• **Required work**:
**A)** Condense the paragraph of the lane-finding writeup that begins "In the calibrate_camera() method" into a short bulleted list that keeps its main facts.
**B)** Continue the lane-finding writeup from the point where it stops.

• **Text block**:
+===+
Coder Social home page Coder Social logo

advanced-lane-line-detection's Introduction

Writeup


Advanced Lane Finding Project

The goals / steps of this project are the following:

  • Compute the camera calibration matrix and distortion coefficients given a set of chessboard images.
  • Apply a distortion correction to raw images.
  • Use color transforms, gradients, etc., to create a thresholded binary image.
  • Apply a perspective transform to rectify binary image ("birds-eye view").
  • Detect lane pixels and fit to find the lane boundary.
  • Determine the curvature of the lane and vehicle position with respect to center.
  • Warp the detected lane boundaries back onto the original image.
  • Output visual display of the lane boundaries and numerical estimation of lane curvature and vehicle position.

Rubric Points

Here I will consider the rubric points individually and describe how I addressed each point in my implementation.


Camera Calibration

1. Briefly state how you computed the camera matrix and distortion coefficients. Provide an example of a distortion corrected calibration image.

The code for this step is contained in the Camera Calibration section of the IPython notebook located in "./P2.ipynb".

In the calibrate_camera() method, I start by preparing "object points", which will be the (x, y, z) coordinates of the chessboard corners in the world. Here I am assuming the chessboard is fixed on the (x, y) plane at z=0, such that the object points are the same for each calibration image. Thus, objp is just a replicated array of coordinates, and objpoints will be appended with a copy of it every time I successfully detect all chessboard corners in a test image. imgpoints will be appended with the (x, y) pixel position of each of the corners in the image plane with each successful chessboard detection. Also, only those chessboards with 9x6 inner corners were considered for calibration

I then used the output objpoints and imgpoints to compute the camera calibration and distortion coefficients using the cv2.calibrateCamera() function. In the undistort_images() method, I applied this distortion correction to all the images in the ./camera_cal folder using the cv2.undistort() function and obtained the following result, which depicts the original image alongside the undistorted image with the chessboard corners coloured, wherever applicable.
+===+
• **Material**:
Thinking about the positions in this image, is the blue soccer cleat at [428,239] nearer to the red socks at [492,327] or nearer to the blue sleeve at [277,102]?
+===+
• **Answers to the exercises**:
**A)**
- The calibrate_camera() method first prepares "object points," the (x, y, z) coordinates of the chessboard corners in the world.
- The chessboard is assumed fixed on the (x, y) plane at z=0, so the object points are the same for every calibration image.
- objp is a replicated array of coordinates, and a copy of it is appended to objpoints each time all chessboard corners are detected in a test image.
- With each successful detection, imgpoints is appended with the (x, y) pixel position of each corner in the image plane.
- Only chessboards with 9x6 inner corners were used for calibration.

**B)**
Undistorted

To prevent myself from re-running this step every time I opened this notebook, I saved the camera matrix and distortion coefficients in a file using the pickle package.

Pipeline (single images)

1. Provide an example of a distortion-corrected image.

To demonstrate this step, I will describe how I apply the distortion correction to one of the test images: distortion_corrected

The code for this step can be found in the Distortion Correction section of the notebook.

2. Describe how (and identify where in your code) you performed a perspective transform and provide an example of a transformed image.

The code for my perspective transform can be found in the Warp Perspective section of the notebook, which includes a function called corners_unwarp_lane(). The corners_unwarp_lane() function takes as inputs an image (img), calibrated camera matrix (mtx), distortion coefficients(dist) as well as source (src) and destination (dst) points. There is also a boolean parameter(overlay_line_markings) to control whether a polygon should be drawn to highlight the selected src points in the given image.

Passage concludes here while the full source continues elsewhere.